Wednesday, October 22, 2008

56 to be arrested over cold medicine

The drug warriors and the media machine live a lie.

Every chance they get, they insist provisions in the Patriot Act reauthorization and various state laws are successful in curbing meth production and use. Arguing against this claim (a claim that is patently false) is not allowed. (Ooh, an Allowed Cloud!)

This isn't the only issue where only one side is permitted to be heard. With the media as one-sided as it is, other false claims and bizarre opinions are often repeated as indisputable fact.

Regarding the Patriot Act's new Rockefeller drug law against cold and allergy medicine, there's a concerted propaganda effort by law enforcement agencies and the media to tell people that the law has crimped meth - when it simply isn't true.
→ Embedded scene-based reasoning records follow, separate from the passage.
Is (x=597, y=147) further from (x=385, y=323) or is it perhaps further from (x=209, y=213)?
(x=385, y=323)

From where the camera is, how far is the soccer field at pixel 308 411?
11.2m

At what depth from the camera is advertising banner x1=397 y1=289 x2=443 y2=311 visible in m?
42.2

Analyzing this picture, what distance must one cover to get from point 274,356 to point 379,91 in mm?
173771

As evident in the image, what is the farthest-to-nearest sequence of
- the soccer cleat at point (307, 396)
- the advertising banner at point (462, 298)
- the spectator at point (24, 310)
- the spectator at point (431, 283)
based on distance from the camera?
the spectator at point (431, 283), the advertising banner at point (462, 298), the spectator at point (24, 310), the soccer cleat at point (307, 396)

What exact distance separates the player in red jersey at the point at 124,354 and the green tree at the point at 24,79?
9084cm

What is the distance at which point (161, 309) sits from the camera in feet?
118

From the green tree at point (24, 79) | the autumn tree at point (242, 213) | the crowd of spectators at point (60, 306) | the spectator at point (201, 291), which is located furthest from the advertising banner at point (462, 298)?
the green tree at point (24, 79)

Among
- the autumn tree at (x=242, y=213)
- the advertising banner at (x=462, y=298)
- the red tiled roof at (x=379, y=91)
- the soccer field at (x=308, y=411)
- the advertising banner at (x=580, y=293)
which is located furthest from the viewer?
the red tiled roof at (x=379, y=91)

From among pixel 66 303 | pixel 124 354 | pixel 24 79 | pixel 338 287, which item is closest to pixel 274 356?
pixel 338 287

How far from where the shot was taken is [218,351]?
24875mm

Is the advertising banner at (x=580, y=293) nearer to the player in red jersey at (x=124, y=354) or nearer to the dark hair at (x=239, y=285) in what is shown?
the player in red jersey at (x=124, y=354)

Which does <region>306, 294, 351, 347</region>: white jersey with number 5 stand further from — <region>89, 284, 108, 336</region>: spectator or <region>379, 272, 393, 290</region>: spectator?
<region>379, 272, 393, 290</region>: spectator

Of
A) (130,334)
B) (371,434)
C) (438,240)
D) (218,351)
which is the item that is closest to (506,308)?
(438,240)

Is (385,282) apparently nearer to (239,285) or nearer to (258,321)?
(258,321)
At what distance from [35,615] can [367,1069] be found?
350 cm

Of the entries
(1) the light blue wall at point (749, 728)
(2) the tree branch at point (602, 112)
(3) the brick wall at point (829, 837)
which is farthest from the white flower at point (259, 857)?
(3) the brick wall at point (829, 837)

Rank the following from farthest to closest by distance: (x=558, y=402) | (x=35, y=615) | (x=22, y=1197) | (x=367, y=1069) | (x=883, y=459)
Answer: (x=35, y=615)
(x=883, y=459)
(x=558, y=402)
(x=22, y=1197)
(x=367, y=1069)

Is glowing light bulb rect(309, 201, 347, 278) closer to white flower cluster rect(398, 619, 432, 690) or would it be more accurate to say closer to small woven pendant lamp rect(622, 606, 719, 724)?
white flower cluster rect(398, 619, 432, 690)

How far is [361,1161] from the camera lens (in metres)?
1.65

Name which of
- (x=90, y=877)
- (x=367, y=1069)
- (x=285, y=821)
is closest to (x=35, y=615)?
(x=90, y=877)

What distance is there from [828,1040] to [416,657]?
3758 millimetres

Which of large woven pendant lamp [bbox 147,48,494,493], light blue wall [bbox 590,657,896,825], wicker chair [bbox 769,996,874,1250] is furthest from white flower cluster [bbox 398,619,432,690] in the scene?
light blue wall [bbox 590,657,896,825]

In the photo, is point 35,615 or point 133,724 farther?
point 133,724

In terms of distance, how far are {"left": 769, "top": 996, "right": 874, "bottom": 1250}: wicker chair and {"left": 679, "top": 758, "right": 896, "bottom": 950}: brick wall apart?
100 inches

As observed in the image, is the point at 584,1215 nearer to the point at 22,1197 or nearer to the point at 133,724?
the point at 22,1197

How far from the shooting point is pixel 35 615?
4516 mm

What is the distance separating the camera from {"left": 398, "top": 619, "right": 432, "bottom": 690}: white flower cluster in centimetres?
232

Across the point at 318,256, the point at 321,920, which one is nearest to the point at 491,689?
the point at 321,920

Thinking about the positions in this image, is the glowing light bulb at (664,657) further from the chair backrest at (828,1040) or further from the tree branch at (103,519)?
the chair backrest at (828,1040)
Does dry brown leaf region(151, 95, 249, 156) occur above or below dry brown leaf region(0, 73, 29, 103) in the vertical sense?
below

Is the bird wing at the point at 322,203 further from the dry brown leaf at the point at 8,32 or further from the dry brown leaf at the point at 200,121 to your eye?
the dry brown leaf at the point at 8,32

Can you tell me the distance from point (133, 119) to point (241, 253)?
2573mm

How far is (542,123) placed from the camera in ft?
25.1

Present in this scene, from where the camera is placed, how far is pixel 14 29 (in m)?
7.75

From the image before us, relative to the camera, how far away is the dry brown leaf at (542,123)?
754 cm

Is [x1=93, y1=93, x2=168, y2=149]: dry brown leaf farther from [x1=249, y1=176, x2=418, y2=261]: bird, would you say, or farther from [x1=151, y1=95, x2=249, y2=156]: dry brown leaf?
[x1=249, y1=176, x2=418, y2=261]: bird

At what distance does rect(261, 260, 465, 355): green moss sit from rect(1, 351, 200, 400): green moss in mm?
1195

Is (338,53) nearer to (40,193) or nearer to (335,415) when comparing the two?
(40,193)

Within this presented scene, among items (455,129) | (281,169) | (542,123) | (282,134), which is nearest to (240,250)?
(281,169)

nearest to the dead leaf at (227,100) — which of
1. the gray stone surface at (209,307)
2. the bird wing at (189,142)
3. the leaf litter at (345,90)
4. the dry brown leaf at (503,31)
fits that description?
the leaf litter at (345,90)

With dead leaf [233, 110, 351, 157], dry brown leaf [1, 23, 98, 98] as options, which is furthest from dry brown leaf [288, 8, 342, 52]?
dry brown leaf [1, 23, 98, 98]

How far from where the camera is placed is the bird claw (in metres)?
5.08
Now, in Auburn, Indiana, police are in the midst of serving 56 arrest warrants for the "crime" of buying too much cold or allergy medicine (which wasn't even illegal a few years ago). While one of the 56 has had drug-related charges before, the law of probability dictates that out of any group of 56 American adults, several will have had some illicit drug involvement. There's no indication that these 56 have had any more than any others.

There's no way that anywhere near all 56 planned on making meth out of the medicine they purchased. There just isn't the market for 56 meth labs in a town as small as Auburn. Nonetheless, this adds to 38 arrests from just 3 months ago. If there's no market for 56 meth labs, there's certainly no market for 94.

I'm not even linking to the TV station's article about this with all the street addresses of "suspects" listed. Other articles about similar cases have listed addresses, but this is overkill. With today's vigilante attitude in which people are presumed guilty, it's just dangerous for an article to include addresses.